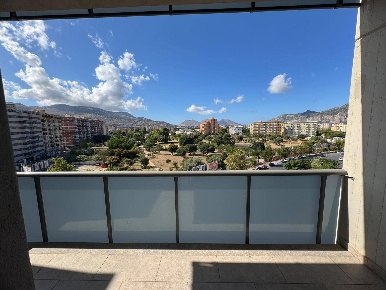 Foto Appartamento in Via Uditore, Palermo di 110 m² con 5 locali in affitto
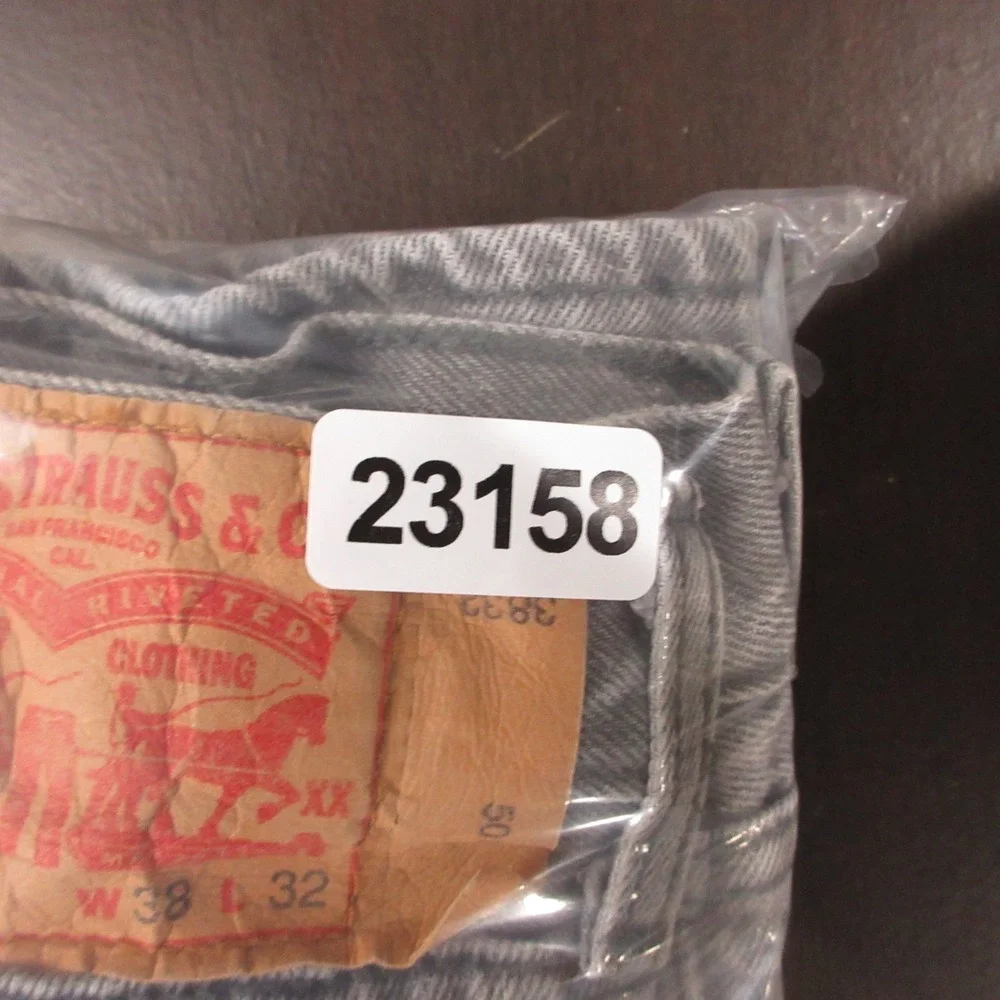 Levis Jeans Mens 38x32 Gray 501 Button Fly Original Straight Denim Pants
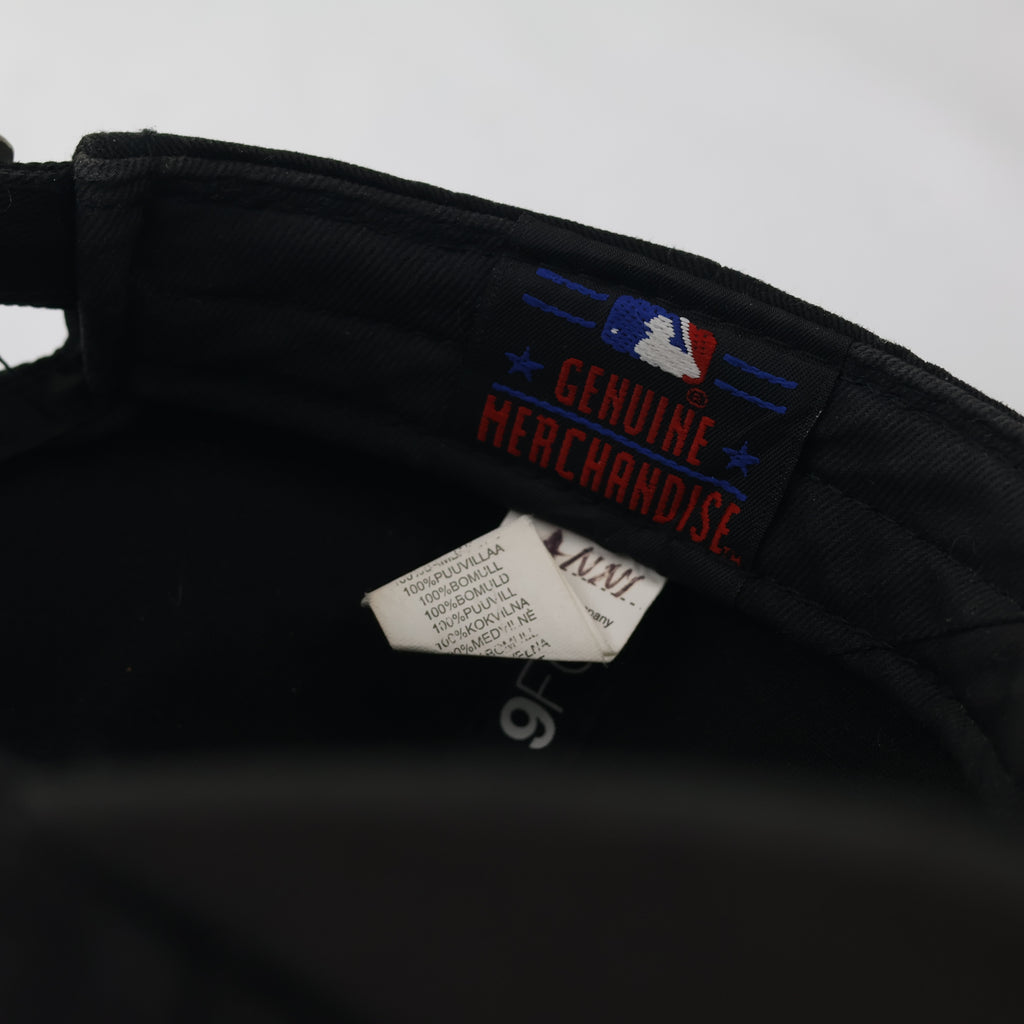 New Era 9FORTY New York Yankees Adjustable Thrifted Cap - Black & White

----------------------------------------

> YOUR ASSIGNMENT
Skip every picture and retype only the lines from the line with "Levis Jeans Mens" through the last line of the listing, both ends included, exactly as they appear.

> WRITTEN SOLUTION
 Levis Jeans Mens 38x32 Gray 501 Button Fly Original Straight Denim Pants
 New Era 9FORTY New York Yankees Adjustable Thrifted Cap - Black & White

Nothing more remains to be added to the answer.